These sleep experts share three ways our work lives are killing our sleep quality and how to wake up more refreshed and happier instead:

Drinking caffeine late in the afternoon – Sure, that fourth cup of coffee can give you the pick-me-up you need at 3pm, but you’ll probably be paying the price later on. That alert and awake feeling it gives you can linger for four hours or longer, which may make it harder to wind down before bed. The sleep pros recommend cutting caffeine by 4pm and sipping sparkling water or juice in the afternoon and taking a brisk walk outside to perk up.
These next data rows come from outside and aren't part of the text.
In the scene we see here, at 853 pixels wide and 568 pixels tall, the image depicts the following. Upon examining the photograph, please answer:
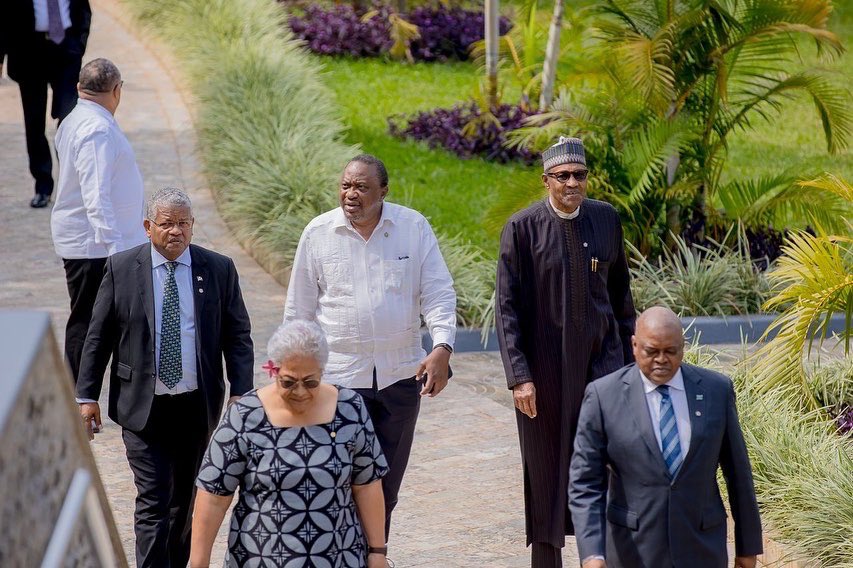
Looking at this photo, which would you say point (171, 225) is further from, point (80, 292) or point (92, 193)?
point (80, 292)

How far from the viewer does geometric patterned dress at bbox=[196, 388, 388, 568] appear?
4.45 metres

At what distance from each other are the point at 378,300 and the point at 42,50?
6601 millimetres

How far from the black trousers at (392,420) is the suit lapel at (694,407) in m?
1.66

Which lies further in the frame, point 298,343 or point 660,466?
point 660,466

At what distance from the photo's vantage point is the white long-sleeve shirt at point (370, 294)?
19.9 feet

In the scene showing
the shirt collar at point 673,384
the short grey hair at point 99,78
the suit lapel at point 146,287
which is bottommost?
the shirt collar at point 673,384

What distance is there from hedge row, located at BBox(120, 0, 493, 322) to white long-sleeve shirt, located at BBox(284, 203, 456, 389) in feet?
13.3

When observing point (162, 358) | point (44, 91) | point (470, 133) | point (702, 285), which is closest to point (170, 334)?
point (162, 358)

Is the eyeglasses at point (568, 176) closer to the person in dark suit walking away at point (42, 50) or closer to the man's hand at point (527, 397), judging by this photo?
the man's hand at point (527, 397)

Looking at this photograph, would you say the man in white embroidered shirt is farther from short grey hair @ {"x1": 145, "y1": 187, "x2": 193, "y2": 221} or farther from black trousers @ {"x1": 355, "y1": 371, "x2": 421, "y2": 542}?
short grey hair @ {"x1": 145, "y1": 187, "x2": 193, "y2": 221}

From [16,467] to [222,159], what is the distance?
11.9 m

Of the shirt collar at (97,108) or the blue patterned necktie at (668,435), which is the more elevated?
the shirt collar at (97,108)

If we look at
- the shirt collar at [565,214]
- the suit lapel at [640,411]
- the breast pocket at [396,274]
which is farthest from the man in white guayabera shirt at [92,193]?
the suit lapel at [640,411]

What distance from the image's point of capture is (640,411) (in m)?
4.77
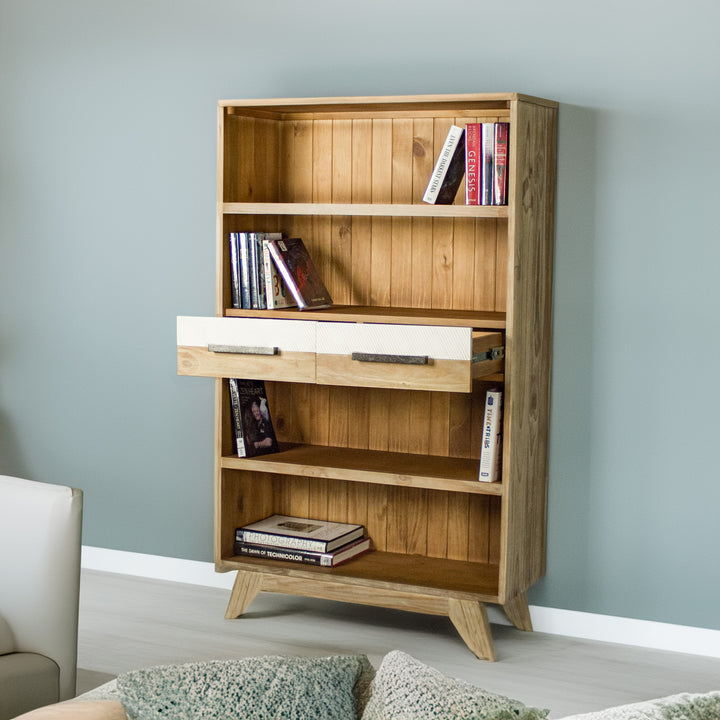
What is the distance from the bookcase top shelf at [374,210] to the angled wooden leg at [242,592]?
1.04 metres

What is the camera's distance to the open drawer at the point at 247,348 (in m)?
2.67

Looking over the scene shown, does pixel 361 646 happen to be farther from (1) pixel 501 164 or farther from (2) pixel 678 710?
(2) pixel 678 710

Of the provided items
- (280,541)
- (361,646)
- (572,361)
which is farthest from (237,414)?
(572,361)

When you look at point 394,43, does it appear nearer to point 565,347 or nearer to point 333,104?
point 333,104

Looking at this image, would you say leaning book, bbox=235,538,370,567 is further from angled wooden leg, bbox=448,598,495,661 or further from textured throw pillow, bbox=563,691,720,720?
textured throw pillow, bbox=563,691,720,720

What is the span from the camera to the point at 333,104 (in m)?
2.75

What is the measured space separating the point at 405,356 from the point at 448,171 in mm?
528

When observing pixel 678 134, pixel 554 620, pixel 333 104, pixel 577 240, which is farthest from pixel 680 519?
pixel 333 104

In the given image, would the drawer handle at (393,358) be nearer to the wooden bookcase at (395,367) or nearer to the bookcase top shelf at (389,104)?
the wooden bookcase at (395,367)

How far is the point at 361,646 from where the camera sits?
2803 millimetres

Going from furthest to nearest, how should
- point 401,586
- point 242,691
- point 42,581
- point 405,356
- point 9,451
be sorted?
point 9,451 < point 401,586 < point 405,356 < point 42,581 < point 242,691

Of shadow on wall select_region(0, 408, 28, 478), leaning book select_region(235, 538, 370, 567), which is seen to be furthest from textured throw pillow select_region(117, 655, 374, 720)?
shadow on wall select_region(0, 408, 28, 478)

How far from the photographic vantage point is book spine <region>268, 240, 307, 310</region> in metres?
2.85

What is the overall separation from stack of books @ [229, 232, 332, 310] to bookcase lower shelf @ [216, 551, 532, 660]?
0.75 meters
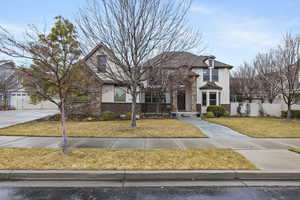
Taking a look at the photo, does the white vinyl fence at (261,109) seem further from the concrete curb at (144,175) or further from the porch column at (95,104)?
the concrete curb at (144,175)

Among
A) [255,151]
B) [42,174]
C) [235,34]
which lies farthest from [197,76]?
[42,174]

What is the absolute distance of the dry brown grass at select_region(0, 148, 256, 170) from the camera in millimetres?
4250

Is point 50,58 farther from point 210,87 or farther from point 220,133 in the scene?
point 210,87

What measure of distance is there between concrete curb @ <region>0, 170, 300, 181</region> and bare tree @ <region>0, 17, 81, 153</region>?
4.65ft

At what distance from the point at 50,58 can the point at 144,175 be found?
425cm

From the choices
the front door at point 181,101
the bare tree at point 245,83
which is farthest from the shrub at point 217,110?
the bare tree at point 245,83

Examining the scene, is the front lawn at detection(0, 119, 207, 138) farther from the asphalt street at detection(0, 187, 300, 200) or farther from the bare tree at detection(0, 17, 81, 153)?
the asphalt street at detection(0, 187, 300, 200)

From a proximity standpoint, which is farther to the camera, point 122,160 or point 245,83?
point 245,83

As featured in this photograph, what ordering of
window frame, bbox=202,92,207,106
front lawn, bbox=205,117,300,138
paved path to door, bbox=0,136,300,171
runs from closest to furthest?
1. paved path to door, bbox=0,136,300,171
2. front lawn, bbox=205,117,300,138
3. window frame, bbox=202,92,207,106

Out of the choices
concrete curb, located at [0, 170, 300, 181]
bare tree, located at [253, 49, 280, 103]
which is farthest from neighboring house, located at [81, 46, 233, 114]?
concrete curb, located at [0, 170, 300, 181]

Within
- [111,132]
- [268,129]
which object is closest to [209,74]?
[268,129]

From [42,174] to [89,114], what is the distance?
12630 millimetres

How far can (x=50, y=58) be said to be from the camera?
15.9 ft

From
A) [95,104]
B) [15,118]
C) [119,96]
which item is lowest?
[15,118]
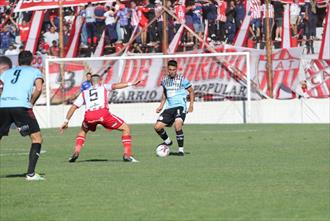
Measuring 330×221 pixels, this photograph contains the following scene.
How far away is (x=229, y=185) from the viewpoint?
48.9ft

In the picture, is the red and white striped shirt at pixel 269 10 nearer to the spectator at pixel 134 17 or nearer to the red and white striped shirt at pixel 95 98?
the spectator at pixel 134 17

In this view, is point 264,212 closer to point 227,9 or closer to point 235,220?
point 235,220

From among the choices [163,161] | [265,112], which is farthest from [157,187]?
[265,112]

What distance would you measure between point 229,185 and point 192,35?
23239mm

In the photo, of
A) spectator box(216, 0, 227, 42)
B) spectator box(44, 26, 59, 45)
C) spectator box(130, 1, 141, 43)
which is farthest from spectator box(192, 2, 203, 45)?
spectator box(44, 26, 59, 45)

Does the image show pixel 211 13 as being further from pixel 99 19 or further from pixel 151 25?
pixel 99 19

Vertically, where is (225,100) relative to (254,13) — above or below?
below

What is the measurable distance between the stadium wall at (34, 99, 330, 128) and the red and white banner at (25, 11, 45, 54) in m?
4.24

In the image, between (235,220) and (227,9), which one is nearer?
(235,220)

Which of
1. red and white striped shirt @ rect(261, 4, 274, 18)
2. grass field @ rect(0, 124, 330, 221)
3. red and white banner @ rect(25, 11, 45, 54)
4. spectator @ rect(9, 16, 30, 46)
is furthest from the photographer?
spectator @ rect(9, 16, 30, 46)

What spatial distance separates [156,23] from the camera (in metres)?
38.0

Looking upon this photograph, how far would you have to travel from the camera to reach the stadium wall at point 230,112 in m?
34.7

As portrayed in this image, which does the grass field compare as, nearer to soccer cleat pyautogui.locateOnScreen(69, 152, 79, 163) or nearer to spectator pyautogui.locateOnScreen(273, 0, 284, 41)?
soccer cleat pyautogui.locateOnScreen(69, 152, 79, 163)

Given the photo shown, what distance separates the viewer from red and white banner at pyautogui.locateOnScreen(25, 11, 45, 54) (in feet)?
132
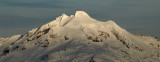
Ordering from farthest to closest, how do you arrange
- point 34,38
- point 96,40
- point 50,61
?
point 34,38 < point 96,40 < point 50,61

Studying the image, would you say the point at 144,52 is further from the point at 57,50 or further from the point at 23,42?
the point at 23,42

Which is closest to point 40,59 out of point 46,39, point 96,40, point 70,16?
point 46,39

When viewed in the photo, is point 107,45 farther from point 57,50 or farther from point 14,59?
point 14,59

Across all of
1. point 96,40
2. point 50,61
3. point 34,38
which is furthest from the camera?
point 34,38

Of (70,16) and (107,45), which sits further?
(70,16)

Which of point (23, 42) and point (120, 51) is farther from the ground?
point (23, 42)

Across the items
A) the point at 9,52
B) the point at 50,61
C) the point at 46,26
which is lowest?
the point at 50,61

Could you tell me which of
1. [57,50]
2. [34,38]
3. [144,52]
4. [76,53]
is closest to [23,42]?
[34,38]
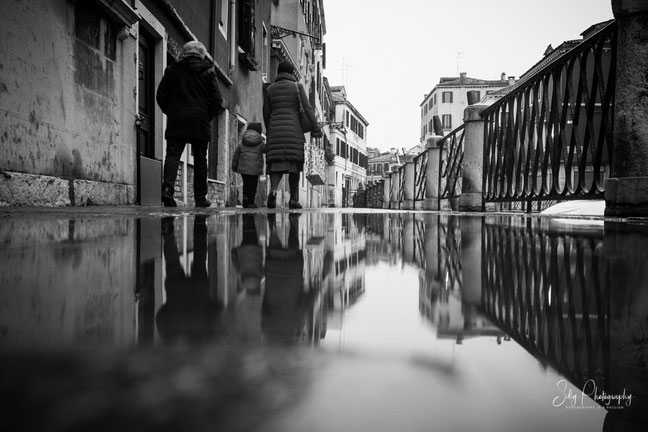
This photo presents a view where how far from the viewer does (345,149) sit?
49062 mm

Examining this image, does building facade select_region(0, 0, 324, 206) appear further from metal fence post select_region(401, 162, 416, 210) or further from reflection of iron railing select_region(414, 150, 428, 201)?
metal fence post select_region(401, 162, 416, 210)

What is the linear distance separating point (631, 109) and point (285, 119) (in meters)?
3.93

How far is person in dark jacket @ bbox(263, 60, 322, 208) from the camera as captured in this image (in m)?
6.26

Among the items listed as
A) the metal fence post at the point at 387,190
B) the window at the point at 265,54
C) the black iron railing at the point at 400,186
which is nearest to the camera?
the window at the point at 265,54

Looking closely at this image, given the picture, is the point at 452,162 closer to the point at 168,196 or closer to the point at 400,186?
the point at 168,196

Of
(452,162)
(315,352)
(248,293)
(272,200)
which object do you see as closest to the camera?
(315,352)

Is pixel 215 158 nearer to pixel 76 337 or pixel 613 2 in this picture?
pixel 613 2

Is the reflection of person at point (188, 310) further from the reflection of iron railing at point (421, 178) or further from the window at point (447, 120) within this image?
the window at point (447, 120)

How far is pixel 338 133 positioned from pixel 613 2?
141ft

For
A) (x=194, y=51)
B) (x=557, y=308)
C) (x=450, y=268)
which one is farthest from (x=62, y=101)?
(x=557, y=308)

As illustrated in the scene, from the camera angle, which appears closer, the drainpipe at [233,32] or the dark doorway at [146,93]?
the dark doorway at [146,93]

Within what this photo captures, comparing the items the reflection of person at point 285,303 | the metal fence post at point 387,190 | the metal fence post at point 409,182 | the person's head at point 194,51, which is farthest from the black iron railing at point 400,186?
the reflection of person at point 285,303

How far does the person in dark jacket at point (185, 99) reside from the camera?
5406mm

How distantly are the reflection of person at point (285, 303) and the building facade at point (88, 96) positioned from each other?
3780 mm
Logging longer hours – Working later means less time in the evening for activities that help you sleep, or having to do them later. For example, exercising later in the evening can mess with your sleep because cardio raises your core body temperature for an hour or two after a workout, interfering with the body’s natural “cooling off” process that helps us fall asleep. Eating a heavy meal or drinking alcohol within two hours of bedtime can also disrupt sleep.

“Catching up” on sleep over the weekend – Lots of us sleep in on Saturday and Sunday to make up for our loss of sleep during the busy work week, but the sleep experts say for sleep quality it’s better to stick to a consistent sleep schedule. You still want to aim for eight hours and pay attention to how you’re sleeping to help reduce anxiety, boost productivity and improve focus.